33 parents and 17 school and collegiate officials have been charged by Federal Bureau of Investigation (FBI) with:

  • Paying and accepting bribes
  • Tampering with the SAT and ACT test scores and
  • Fabricating sports credentials for the student applicants when they had minimal or none.

The list of parents charged includes business leaders, actors and other wealthy individuals who have paid hundreds and thousands of dollars to Rick Singer, who under the garb of his college admissions counseling company “The Key”, masterminded the scam and was responsible for coordinating the payments and admissions of his clients. The “privileged” kids were admitted in the sports quota for these universities that typically demand higher grades/scores, but accept lower ones in standardized tests and academics if a student is a distinguished athlete.
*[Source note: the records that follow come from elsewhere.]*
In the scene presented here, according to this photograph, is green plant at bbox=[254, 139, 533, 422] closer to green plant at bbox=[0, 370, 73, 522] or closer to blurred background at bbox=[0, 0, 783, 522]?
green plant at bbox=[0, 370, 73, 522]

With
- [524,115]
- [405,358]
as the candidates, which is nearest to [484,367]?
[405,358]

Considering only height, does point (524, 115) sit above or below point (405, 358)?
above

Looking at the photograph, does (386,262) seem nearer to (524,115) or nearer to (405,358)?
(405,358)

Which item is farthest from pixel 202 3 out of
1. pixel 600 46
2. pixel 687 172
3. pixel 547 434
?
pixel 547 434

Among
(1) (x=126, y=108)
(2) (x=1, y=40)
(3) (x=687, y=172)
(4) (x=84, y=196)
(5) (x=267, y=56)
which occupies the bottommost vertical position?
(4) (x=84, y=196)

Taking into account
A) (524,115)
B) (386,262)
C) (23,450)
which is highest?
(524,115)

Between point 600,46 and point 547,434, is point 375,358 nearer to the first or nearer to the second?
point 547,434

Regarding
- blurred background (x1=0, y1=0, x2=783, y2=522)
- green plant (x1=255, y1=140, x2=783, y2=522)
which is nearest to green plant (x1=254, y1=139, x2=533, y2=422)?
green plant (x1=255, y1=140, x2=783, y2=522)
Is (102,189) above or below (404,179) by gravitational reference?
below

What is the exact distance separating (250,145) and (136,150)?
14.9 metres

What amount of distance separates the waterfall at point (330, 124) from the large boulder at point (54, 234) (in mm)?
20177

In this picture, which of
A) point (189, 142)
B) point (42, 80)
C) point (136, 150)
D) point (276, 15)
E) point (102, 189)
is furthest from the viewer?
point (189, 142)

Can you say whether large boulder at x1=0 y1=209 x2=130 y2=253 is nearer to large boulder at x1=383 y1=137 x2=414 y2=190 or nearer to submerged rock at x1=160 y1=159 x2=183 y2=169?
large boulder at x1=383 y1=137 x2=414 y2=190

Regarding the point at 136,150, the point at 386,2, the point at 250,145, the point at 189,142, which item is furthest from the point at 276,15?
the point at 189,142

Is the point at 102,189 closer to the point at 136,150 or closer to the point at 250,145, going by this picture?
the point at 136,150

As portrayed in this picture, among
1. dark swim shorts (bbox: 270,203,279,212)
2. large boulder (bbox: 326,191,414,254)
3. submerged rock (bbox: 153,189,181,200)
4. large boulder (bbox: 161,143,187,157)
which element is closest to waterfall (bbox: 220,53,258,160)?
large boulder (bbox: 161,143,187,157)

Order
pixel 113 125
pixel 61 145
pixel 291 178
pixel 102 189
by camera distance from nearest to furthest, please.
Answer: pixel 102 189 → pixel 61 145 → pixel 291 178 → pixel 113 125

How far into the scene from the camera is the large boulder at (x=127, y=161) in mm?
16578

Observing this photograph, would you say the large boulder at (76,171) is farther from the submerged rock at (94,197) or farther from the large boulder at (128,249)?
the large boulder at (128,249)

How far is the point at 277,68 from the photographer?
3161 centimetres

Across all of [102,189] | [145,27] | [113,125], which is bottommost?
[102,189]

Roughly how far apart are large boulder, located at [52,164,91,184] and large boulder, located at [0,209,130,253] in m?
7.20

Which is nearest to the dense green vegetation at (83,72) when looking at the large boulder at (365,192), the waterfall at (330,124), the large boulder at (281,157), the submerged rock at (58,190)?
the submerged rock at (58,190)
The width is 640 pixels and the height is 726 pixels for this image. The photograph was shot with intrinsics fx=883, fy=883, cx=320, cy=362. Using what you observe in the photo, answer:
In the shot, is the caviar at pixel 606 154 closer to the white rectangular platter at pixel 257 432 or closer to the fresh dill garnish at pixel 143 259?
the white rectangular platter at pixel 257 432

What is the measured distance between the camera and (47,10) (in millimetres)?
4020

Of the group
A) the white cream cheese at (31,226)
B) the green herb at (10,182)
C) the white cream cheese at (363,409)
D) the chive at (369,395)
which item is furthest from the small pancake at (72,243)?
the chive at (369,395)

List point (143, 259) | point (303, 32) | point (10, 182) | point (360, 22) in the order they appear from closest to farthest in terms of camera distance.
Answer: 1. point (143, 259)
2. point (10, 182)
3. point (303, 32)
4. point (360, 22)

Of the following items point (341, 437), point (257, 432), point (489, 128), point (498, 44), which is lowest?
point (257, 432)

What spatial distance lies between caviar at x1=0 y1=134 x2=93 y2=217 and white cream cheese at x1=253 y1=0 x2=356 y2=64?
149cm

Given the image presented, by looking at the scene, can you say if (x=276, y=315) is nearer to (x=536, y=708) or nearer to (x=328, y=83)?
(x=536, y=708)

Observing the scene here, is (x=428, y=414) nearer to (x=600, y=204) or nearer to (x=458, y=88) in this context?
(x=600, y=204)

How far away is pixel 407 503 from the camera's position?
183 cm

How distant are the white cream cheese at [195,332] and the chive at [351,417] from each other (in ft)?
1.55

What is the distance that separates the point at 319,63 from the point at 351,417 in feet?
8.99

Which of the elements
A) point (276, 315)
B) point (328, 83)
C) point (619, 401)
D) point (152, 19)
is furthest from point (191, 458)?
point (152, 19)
This college admission scandal, sadly, highlights the utter helplessness and desperation of parents to do anything to make their child get into a top tier college and per their outlook, succeed. These parents, by resorting to unethical means, forget what their ultimate responsibility towards their children is and what the ultimate goal of education is.

People need to be educated so that they can make intelligent moral choices. – Gary L. Francione

The goal of education is to raise good human beings of sound character and moral values who will also be successful. Parents who have both these goals, help their children succeed by helping them prepare better for the tests by training hard for it and in the process building their character. Whereas others, who are focussed only on the being successful part, will resort to any wrong doing to help their children get ahead.

Education without values, as useful as it is, seems rather to make man a more clever devil. – C. S. Lewis

By their unscrupulous acts, these parents are showing their children that hard-work and effort can be circumvented. That you can buy almost anything if you have money for it. That you are not responsible for your own success. An attitude not conducive to raising good human beings and good citizens. An attitude that will rob their children of their actual potential, their true calling, their sense of achievement and ultimately their sense of self. An attitude that no one will thank them for – neither their children nor the educational institution they wish their children to be part of.